Von Julia Spinola | 18.06.2016
    Belmonte fährt mit einem lärmenden Monstertruck auf die Bühne. Ein weißer Heißluftballon dient als Leinwand für allerlei Videoprojektionen. Dort sieht man, dass sich auf dem Rücksitz zwei kiffende Mädels lümmeln: die eine blond, die andere dunkelhaarig. Ein in Zeitraffer ablaufender Softporno zeigt, wie sich Belmonte mit allen beiden vergnügt: in jeder erdenklichen Stellung und recht unersättlich.
    Mozart guckt dabei aus einem Bilderrahmen zu, bis sein Porträt durch das ständige Geruckel irgendwann schief hängt. Als Zuschauer ist man derweil damit beschäftigt, die Rollen zuzuordnen: Handelt es sich um das vorweggenommene Ende der Oper, das Belmonte mit Konstanze und Blonde glücklich vereint auf dem Heimweg zeigt? Aber warum haben sie Pedrillo abgehängt?
    Noch im Wagen beginnt Belmonte, seine Auftrittsarie zu singen. Das ist akustisch gesehen keine gute Idee, weil der Tenor Matthew Newlin ohnehin schon Mühe hat, mit seiner leichten, in der Höhe ein wenig irisierenden Stimme über das Orchester zu kommen.
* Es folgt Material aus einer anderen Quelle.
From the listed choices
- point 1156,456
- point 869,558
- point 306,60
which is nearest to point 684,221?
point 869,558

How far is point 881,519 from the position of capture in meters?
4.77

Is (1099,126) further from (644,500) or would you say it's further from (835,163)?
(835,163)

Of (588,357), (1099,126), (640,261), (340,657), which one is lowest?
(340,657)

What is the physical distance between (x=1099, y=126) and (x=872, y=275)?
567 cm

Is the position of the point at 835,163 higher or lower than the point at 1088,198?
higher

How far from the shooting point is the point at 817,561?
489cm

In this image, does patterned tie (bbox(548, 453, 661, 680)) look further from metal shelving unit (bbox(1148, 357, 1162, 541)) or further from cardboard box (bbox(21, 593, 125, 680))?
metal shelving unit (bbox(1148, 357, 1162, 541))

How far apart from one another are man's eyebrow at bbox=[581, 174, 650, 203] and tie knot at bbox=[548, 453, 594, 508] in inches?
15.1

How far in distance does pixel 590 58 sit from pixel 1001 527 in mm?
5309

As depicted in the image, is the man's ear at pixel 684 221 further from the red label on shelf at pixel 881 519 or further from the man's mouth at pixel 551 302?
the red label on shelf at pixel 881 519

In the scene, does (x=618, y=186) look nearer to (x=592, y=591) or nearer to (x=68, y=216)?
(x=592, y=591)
Kathryn Lewek wiederum muss mit ihrem frischen, etwas wildwüchsigen Koloratursopran die erste Arie der Konstanze joggend und hüpfend singen. Da bleibt ihr manches Mal der Atem weg. Die berühmte Marternarie immerhin hat ihr der Regisseur gegönnt.
    Rodrigo Garcia hat die Handlung in ein trashiges Heute verlegt und lässt sie in einem Drogenlabor spielen. Brav bricht er, wie man es von einem Skandalregisseur erwartet, mit den Konventionen des Stücks. Zunächst schon bezüglich der Geschlechterrollen: Drogenbaron Bassa Selim ist eine 1,80 Meter große, durchtrainierte, sehr elegante dunkelhäutige Frau – gespielt vom Model Annabelle Mandeng.
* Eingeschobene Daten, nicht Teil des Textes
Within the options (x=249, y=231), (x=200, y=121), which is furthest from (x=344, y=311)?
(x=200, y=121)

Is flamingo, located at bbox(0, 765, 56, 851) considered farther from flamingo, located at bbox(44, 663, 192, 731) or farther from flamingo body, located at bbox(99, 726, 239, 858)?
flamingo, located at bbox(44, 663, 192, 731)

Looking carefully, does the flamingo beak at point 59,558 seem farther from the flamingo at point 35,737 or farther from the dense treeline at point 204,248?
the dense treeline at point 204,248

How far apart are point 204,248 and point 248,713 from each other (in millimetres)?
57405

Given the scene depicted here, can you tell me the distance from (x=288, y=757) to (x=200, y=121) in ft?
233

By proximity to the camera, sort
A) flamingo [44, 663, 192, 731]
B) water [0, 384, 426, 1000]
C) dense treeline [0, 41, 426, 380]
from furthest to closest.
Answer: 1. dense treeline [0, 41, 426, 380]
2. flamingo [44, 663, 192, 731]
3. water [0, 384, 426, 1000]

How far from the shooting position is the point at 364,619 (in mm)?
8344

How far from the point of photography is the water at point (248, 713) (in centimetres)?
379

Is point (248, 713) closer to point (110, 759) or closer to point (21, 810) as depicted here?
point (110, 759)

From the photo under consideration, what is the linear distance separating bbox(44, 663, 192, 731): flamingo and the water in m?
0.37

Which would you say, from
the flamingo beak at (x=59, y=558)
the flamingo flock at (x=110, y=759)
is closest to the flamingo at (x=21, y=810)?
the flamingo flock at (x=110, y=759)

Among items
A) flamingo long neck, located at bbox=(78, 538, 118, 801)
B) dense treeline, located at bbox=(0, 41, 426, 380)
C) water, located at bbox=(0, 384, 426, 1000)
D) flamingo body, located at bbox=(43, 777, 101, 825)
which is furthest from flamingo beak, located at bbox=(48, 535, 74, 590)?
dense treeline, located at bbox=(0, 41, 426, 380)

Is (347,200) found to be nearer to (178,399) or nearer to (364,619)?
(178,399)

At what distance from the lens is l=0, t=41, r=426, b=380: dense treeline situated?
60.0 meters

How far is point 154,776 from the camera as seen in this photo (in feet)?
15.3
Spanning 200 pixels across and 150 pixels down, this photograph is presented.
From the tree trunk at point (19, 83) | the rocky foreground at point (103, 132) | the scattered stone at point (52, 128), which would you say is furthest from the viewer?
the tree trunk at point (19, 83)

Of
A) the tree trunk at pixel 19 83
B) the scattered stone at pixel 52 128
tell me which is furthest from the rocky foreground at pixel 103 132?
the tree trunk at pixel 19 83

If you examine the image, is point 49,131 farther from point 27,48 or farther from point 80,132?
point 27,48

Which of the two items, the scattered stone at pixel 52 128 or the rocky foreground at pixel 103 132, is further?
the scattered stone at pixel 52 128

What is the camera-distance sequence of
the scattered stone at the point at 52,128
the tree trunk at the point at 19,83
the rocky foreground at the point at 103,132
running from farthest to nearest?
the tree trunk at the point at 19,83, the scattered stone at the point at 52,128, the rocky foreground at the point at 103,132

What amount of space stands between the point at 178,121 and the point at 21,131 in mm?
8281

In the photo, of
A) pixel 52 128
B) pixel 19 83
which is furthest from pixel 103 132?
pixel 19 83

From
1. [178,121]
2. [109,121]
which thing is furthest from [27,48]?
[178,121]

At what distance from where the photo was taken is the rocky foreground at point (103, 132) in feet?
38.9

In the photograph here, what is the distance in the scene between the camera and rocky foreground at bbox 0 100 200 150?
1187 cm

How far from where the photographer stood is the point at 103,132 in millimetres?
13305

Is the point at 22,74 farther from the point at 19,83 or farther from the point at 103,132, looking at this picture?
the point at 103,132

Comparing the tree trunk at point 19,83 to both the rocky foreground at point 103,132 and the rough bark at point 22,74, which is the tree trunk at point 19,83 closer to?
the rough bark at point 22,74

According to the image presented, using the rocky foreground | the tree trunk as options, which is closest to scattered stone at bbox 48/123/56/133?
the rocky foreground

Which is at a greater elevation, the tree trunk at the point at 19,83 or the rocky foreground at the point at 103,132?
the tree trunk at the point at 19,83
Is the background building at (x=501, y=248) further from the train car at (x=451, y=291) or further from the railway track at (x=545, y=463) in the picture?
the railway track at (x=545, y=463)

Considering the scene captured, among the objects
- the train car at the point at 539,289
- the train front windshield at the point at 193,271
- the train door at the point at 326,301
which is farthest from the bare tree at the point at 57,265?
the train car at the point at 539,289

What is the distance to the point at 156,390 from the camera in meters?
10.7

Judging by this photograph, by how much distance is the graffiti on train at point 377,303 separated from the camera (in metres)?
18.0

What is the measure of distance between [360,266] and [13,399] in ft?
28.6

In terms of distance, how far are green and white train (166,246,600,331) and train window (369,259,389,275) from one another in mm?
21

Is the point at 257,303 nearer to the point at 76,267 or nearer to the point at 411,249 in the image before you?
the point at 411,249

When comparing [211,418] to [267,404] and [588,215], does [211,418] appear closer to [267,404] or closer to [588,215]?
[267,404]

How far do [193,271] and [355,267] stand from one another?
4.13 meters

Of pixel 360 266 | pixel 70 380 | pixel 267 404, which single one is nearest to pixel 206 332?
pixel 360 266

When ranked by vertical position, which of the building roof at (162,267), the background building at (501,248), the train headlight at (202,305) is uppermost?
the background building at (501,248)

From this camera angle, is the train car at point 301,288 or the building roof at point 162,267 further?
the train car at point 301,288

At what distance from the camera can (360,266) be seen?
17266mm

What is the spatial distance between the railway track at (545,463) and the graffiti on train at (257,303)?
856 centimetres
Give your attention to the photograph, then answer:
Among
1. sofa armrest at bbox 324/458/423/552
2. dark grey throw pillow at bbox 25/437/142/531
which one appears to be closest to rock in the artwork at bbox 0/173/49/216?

    Erotisch geht es im Dunstkreis synthetischer Drogen munter durcheinander nach dem Motto: Nimm dir, was du kriegen kannst. Denn Garcia hat entdeckt, dass die Koloraturen bei Mozart oft klingen, wie Jubelkaskaden der Lust, die man szenisch prima mit lasziven Körperbewegungen illustrieren kann.
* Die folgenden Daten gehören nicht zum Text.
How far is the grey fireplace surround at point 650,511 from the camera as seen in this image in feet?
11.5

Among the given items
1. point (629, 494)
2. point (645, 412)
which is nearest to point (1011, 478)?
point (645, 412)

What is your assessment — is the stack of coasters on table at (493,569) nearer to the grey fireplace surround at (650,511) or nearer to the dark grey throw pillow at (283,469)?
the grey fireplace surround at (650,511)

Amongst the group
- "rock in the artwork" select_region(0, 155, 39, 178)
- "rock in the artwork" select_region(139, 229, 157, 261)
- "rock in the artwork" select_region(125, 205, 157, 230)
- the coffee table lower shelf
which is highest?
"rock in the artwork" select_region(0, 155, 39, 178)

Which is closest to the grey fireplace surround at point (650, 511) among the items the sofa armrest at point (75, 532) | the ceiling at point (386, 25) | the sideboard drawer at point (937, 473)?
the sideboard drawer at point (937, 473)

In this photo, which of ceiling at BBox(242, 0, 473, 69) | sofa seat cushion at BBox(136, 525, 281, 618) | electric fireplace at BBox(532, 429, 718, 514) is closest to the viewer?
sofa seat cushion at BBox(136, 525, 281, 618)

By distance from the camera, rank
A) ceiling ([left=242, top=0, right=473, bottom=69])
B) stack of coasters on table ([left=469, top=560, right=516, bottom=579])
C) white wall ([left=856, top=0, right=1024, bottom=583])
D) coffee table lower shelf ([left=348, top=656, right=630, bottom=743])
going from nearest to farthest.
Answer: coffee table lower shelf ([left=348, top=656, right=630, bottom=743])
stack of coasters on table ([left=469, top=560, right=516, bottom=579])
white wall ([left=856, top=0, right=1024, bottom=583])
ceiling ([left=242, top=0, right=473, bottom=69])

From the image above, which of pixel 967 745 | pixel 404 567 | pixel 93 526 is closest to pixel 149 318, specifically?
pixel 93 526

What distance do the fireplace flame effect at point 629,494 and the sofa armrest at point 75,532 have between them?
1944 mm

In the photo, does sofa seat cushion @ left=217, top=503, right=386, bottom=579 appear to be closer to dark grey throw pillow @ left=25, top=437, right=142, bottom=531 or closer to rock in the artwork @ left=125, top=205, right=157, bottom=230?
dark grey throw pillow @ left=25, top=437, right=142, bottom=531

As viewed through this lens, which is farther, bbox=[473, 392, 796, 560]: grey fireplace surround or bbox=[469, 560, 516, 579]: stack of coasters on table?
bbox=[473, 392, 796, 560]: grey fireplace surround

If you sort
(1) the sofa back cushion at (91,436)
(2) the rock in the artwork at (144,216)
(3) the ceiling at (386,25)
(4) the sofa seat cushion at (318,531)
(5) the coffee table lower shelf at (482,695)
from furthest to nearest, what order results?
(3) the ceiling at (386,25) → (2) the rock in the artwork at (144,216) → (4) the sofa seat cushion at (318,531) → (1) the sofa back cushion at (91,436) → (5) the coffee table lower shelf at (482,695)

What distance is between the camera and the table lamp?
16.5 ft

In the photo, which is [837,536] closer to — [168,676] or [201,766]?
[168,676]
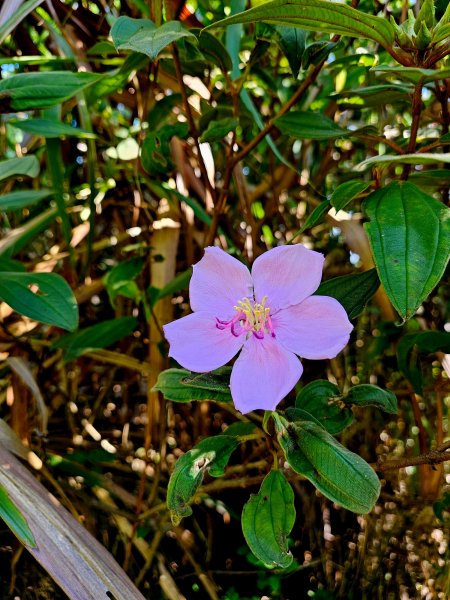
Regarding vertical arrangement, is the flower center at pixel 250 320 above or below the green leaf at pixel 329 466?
above

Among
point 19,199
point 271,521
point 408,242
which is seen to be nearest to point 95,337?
point 19,199

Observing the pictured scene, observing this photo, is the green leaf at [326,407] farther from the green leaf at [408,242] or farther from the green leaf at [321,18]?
the green leaf at [321,18]

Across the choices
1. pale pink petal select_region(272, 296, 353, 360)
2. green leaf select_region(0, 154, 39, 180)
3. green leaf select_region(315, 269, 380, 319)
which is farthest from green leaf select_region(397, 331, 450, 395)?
green leaf select_region(0, 154, 39, 180)

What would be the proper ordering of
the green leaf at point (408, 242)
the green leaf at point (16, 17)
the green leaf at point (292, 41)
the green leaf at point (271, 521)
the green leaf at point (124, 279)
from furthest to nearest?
the green leaf at point (124, 279) < the green leaf at point (16, 17) < the green leaf at point (292, 41) < the green leaf at point (271, 521) < the green leaf at point (408, 242)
    Sein Frauenbild ist konsequent sexistisch. Ansonsten kann der Opernneuling mit den singenden Menschen auf der Bühne noch nicht so viel anfangen. Wacker hangelt er sich von Arie zu Arie, mit Gags, die mal ganz unterhaltsam, mal jedoch furchtbar banal und abgegriffen sind.
    Konstanze singt popowackelnd wie ein Schlagersternchen ins Mikro, Pedrillo rockt seine Romanze an der E-Gitarre runter. Osmin outed sich als bananenfressender Schimpanse, der am Ende mit einem Maschinengewehr herumfuchtelt. Prächtig gesungen wird er von Tobias Kehrer.
    Vor allem in den englisch gesprochenen, knappen und vollständig neu geschriebenen Dialogen legt die Inszenierung immer wieder Deutungsfährten aus, die dann verlässlich im Slapstick versanden. Bassa Selim erscheint als Ikone der Warenwelt, als angebetete Konsummarke. Bücher werden zerrissen, die Regression auf eine schlichte Bedürfnisbefriedigung angepriesen. Zwischendurch stecken Osmin und Blonde ihre Köpfe in ein Spaßposter, auf dem – warum auch immer – die Komikfiguren Willi Kojote und Roadrunner abgebildet sind. Und zu alledem hetzt Donald Runnicles am Pult des Orchesters durch Mozarts Musik, die einen vor dieser ganzen Ramschkulisse eigentümlich fremd und sinnentleert anblickt.
    Für eine handwerklich dürftige und inhaltlich belanglose Inszenierung wie diese ist das allzu hoher Preis. Das Publikum hätte den Klamauk wohl mit heiterer Gelassenheit hingenommen, wenn der Regisseur ihm die Möglichkeit dazu geboten hätte. Der aber kniff und kam beim Schlussapplaus einfach nicht auf die Bühne. Das hat man ihm als Feigheit ausgelegt und übel genommen. Zu Recht.